# Word2Vec and Seq2Seq Project

This notebook is designed to use a Word2Vec model to process textual data, followed by a sequence-to-sequence (Seq2Seq) neural network architecture.
The Seq2Seq model will be trained to predict article titles from abstracts, transforming each input sequence of word embeddings into a target sequence.


In [1]:
# Load the necessary libraries
import pandas as pd

# Load data (assuming a similar CSV file with 'abstract' and 'title' columns)
articles = pd.read_csv('../final_project/NYT/NYT_Dataset_Preprocessed.csv')

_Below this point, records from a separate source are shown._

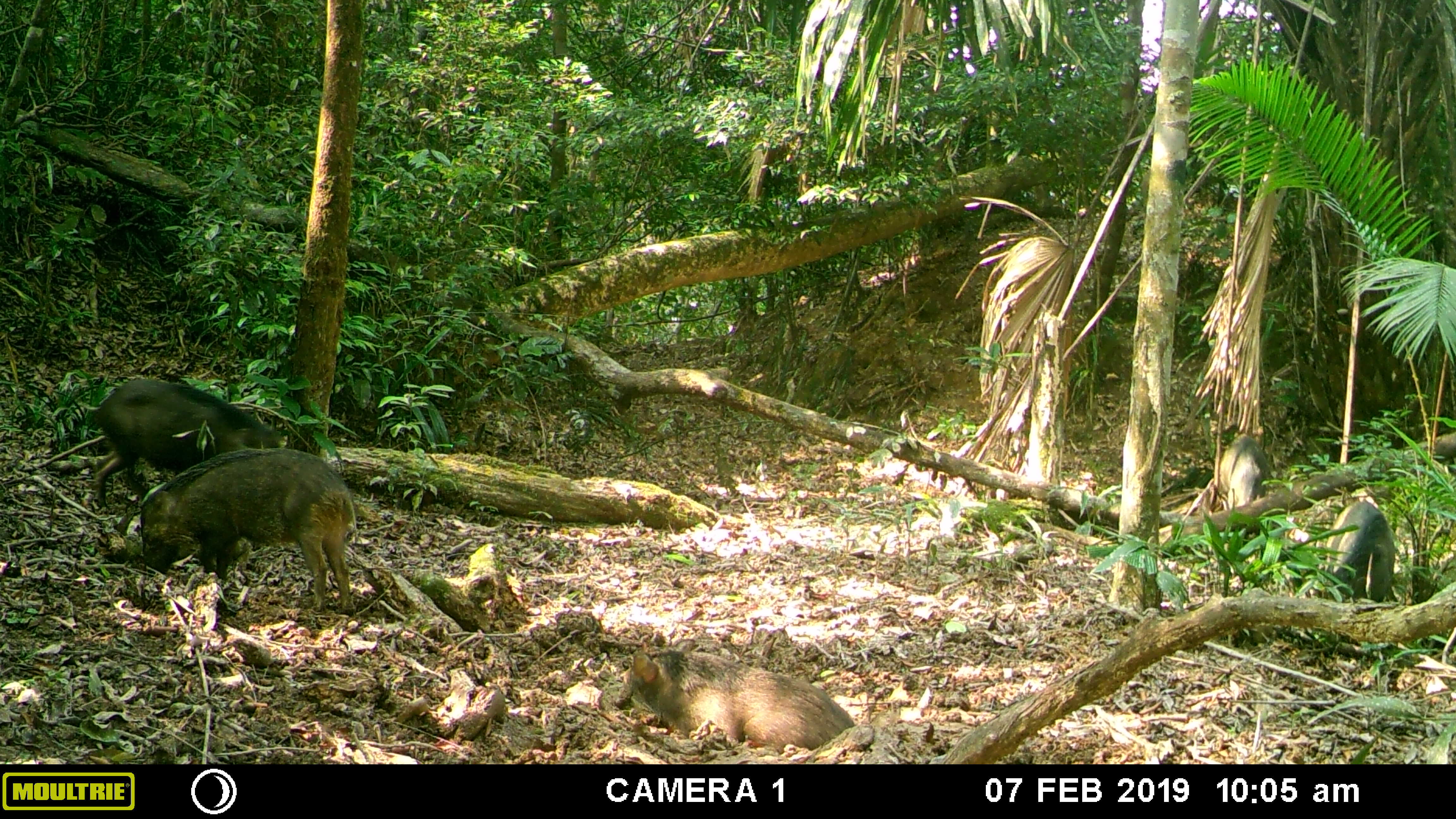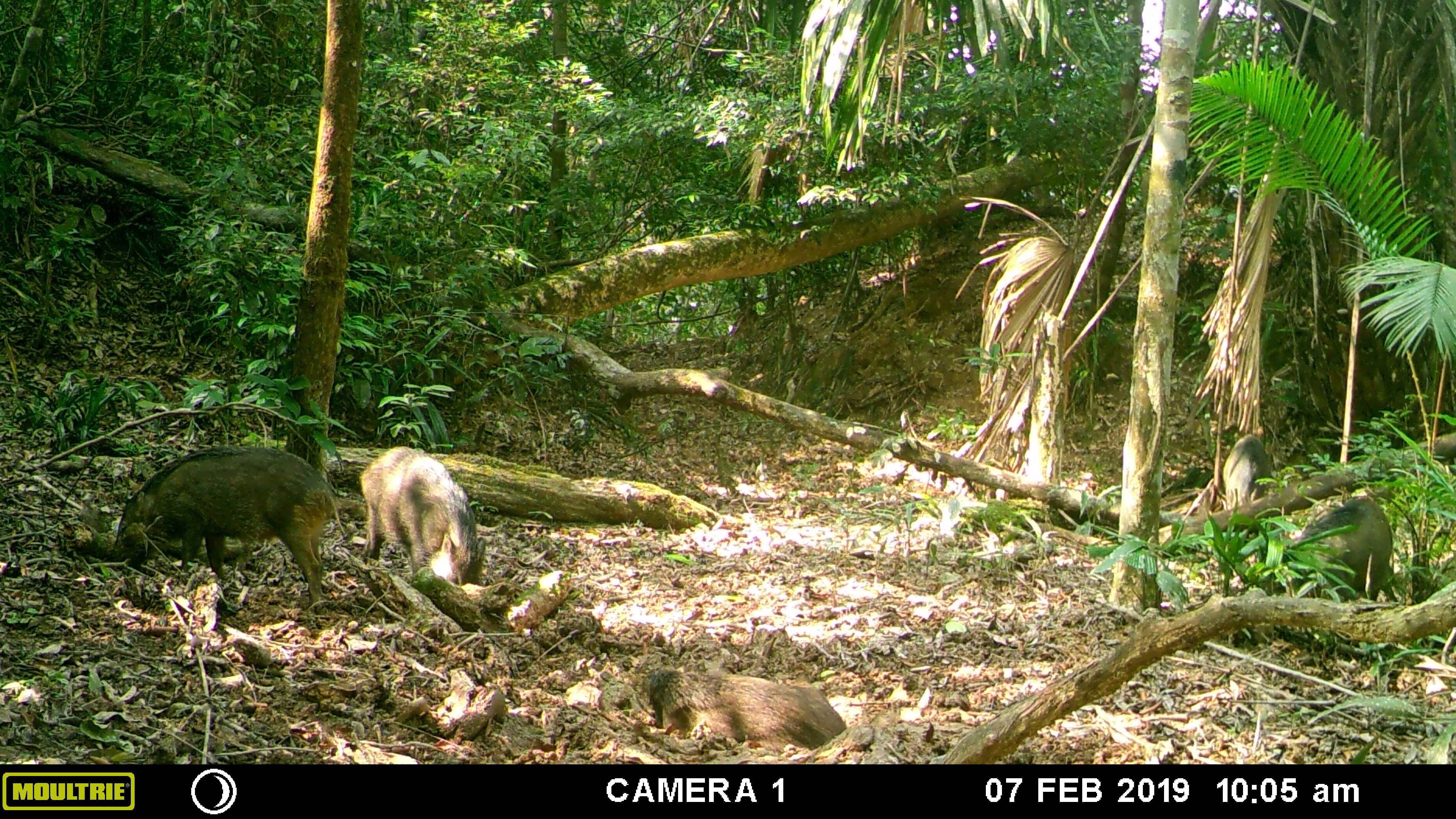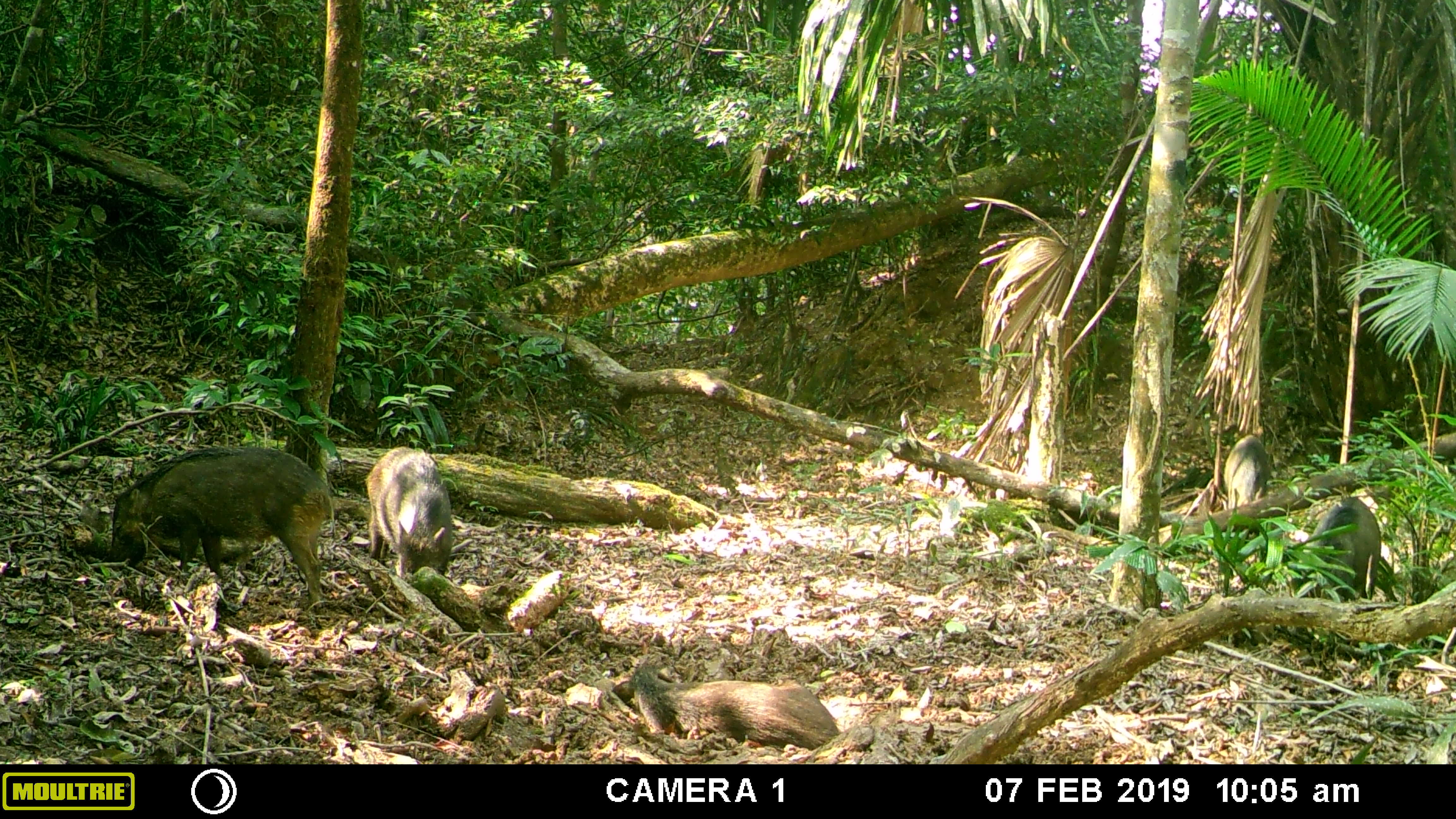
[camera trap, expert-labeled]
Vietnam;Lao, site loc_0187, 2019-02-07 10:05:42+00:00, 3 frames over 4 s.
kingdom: Animalia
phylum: Chordata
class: Mammalia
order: Artiodactyla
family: Suidae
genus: Sus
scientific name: Sus scrofa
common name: eurasian wild pig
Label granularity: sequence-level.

articles = articles[articles['preprocessed_abstract'] != '']
articles = articles[articles['preprocessed_title'] != '']
articles = articles[articles['preprocessed_keywords'] != '']

articles = articles[(articles['preprocessed_abstract'].apply(type) == str) &
                    (articles['preprocessed_title'].apply(type) == str)]

abstracts = articles['preprocessed_abstract']
titles = articles['preprocessed_title']
keywords = articles['preprocessed_keywords']

print("Data loaded successfully.")
print(f"Sample abstract: {abstracts.iloc[0]}")
print(f"Sample title: {titles.iloc[0]}")
print(f"Sample keywords: {keywords.iloc[0]}")

Data loaded successfully.
Sample abstract: pakistan ambassador u said government would endorse separate inquiry modeled one carried u n assassination rafik hariri lebanon 2005
Sample title: reversal pakistan welcome outside help inquiry bhutto
Sample keywords: ['assassination attempted assassination', 'pakistan', 'bhutto benazir', 'federal bureau investigation', 'united nation']


In [2]:
# Import necessary libraries for Word2Vec
from gensim.models import Word2Vec
from nltk.tokenize import word_tokenize

# Tokenize abstracts for Word2Vec training
abstracts_tokenized = [word_tokenize(abstract.lower()) for abstract in abstracts]

# "Train" Word2Vec model
word2vec_model = Word2Vec(sentences=abstracts_tokenized, vector_size=100, window=5, min_count=2, workers=4)

In [3]:
import torch.nn as nn

class Encoder(nn.Module):
    def __init__(self, input_size, hidden_size):
        super(Encoder, self).__init__()
        # Removed embedding layer as we are already working with precomputed embeddings
        self.lstm = nn.LSTM(input_size, hidden_size, batch_first=True)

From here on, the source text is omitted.